▶ _Verilen görev A_: İsveç'teki davayı anlatan alıntıyı iki cümlede özetle.

▶ _Alıntı_:
______

İsveç, 1988'deki infazlara karışan İranlı bir yetkiliyi yargılamaya başladı

Kurbanların aileleri, ucu Reisi’ye kadar uzanan bu davanın "kara kutusunu" açmak istiyor

davanın ana tanıklarından biri olan Hamid Aştali ve Muhtar Şalalond Şarku'l Avsat'a konuştu
davanın ana tanıklarından biri olan Hamid Aştali ve Muhtar Şalalond Şarku'l Avsat'a konuştu
TT

İsveç, 1988'deki infazlara karışan İranlı bir yetkiliyi yargılamaya başladı

davanın ana tanıklarından biri olan Hamid Aştali ve Muhtar Şalalond Şarku'l Avsat'a konuştu
davanın ana tanıklarından biri olan Hamid Aştali ve Muhtar Şalalond Şarku'l Avsat'a konuştu

Muhtar Şalalond, Ekim 2019'da Londra'daki evinde bir grup eski İranlı mahkûm ve İngiliz avukatla yaptığı görüşmeyi hatırlıyor ve bunu “adalet arayışının başlangıcı” olarak nitelendirerek büyük bir gururla yad ediyor. O görüşmede Şalalond ve yanındakiler, 1988 yazında Tahran'ın batısındaki Kerec'deki Gohardeşt Hapishanesinde savcı yardımcısı olan Hamid Abbasi kod adlı Hamid Nuri'ye karşı toplanabilecek kanıtları tartışıyorlardı.

______

▶ _Verilen görev B_: Aşağıdaki satırlarda "Taking in the" ifadesini içeren satırdan son satıra kadar uzanan bölümü, iki uç da dahil olmak üzere, her satıra bir dize düşen bir JSON listesi olarak düzenle. Boş satırları listeye alma.

______

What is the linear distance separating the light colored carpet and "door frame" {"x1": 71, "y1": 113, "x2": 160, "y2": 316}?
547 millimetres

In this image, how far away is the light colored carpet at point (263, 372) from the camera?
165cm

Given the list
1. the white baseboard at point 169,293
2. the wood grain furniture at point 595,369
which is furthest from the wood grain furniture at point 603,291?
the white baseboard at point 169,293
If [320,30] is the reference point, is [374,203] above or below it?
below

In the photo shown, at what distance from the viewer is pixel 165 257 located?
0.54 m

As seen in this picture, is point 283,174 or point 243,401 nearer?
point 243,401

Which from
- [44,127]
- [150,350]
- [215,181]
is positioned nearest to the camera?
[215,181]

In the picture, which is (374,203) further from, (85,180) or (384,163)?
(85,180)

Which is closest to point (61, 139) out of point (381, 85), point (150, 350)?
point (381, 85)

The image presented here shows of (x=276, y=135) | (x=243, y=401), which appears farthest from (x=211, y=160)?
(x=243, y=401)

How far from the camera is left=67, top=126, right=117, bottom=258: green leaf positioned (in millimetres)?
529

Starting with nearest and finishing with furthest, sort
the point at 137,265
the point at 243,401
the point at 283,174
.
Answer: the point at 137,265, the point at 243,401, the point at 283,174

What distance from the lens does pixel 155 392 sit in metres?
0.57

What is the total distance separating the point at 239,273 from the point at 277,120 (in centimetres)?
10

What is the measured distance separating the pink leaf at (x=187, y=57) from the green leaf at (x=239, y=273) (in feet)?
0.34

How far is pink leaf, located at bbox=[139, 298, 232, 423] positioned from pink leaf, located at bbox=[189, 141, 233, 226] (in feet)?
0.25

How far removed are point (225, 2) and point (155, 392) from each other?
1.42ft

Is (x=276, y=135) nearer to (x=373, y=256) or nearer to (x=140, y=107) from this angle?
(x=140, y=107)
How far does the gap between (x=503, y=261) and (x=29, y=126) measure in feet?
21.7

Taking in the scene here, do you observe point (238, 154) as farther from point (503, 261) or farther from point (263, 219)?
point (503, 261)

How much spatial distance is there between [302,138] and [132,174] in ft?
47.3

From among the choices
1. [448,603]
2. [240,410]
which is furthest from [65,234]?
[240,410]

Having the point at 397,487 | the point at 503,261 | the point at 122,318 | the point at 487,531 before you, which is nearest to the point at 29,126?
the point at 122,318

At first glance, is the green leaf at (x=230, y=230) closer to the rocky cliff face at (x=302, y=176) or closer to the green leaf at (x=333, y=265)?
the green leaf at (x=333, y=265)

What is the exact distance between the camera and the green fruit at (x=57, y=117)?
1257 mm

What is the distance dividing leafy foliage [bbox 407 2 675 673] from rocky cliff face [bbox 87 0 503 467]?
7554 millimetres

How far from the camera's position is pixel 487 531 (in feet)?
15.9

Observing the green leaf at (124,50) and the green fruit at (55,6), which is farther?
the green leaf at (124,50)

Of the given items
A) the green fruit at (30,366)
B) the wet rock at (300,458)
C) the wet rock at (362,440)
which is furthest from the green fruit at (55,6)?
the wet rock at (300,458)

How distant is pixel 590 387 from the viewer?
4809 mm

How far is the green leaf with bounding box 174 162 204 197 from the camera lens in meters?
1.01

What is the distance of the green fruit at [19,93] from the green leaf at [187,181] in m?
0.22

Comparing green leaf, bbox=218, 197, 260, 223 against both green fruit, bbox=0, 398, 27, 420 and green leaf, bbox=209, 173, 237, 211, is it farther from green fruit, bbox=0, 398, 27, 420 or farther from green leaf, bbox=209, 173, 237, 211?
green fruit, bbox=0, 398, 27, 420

______

▶ _Yanıt A_: İsveç, 1988'deki infazlara karışan İranlı bir yetkiliyi yargılamaya başladı ve kurbanların aileleri, ucu Reisi'ye kadar uzanan bu davanın "kara kutusunu" açmak istiyor. Muhtar Şalalond, Ekim 2019'da Londra'daki evinde bir grup eski İranlı mahkûm ve İngiliz avukatla yaptığı görüşmeyi "adalet arayışının başlangıcı" olarak anıyor; bu görüşmede, 1988 yazında Kerec'deki Gohardeşt Hapishanesinde savcı yardımcısı olan Hamid Nuri'ye karşı toplanabilecek kanıtlar tartışılmıştı.

▶ _Yanıt B_:
[
  "Taking in the scene here, do you observe point (238, 154) as farther from point (503, 261) or farther from point (263, 219)?",
  "point (503, 261)",
  "How much spatial distance is there between [302,138] and [132,174] in ft?",
  "47.3",
  "From among the choices",
  "1. [448,603]",
  "2. [240,410]",
  "which is furthest from [65,234]?",
  "[240,410]",
  "Having the point at 397,487 | the point at 503,261 | the point at 122,318 | the point at 487,531 before you, which is nearest to the point at 29,126?",
  "the point at 122,318",
  "At first glance, is the green leaf at (x=230, y=230) closer to the rocky cliff face at (x=302, y=176) or closer to the green leaf at (x=333, y=265)?",
  "the green leaf at (x=333, y=265)",
  "What is the exact distance between the camera and the green fruit at (x=57, y=117)?",
  "1257 mm",
  "What is the distance dividing leafy foliage [bbox 407 2 675 673] from rocky cliff face [bbox 87 0 503 467]?",
  "7554 millimetres",
  "How far from the camera's position is pixel 487 531 (in feet)?",
  "15.9",
  "Observing the green leaf at (124,50) and the green fruit at (55,6), which is farther?",
  "the green leaf at (124,50)",
  "Of the given items",
  "A) the green fruit at (30,366)",
  "B) the wet rock at (300,458)",
  "C) the wet rock at (362,440)",
  "which is furthest from the green fruit at (55,6)?",
  "the wet rock at (300,458)",
  "How distant is pixel 590 387 from the viewer?",
  "4809 mm",
  "How far is the green leaf with bounding box 174 162 204 197 from the camera lens in meters?",
  "1.01",
  "What is the distance of the green fruit at [19,93] from the green leaf at [187,181] in m?",
  "0.22",
  "Comparing green leaf, bbox=218, 197, 260, 223 against both green fruit, bbox=0, 398, 27, 420 and green leaf, bbox=209, 173, 237, 211, is it farther from green fruit, bbox=0, 398, 27, 420 or farther from green leaf, bbox=209, 173, 237, 211?",
  "green fruit, bbox=0, 398, 27, 420"
]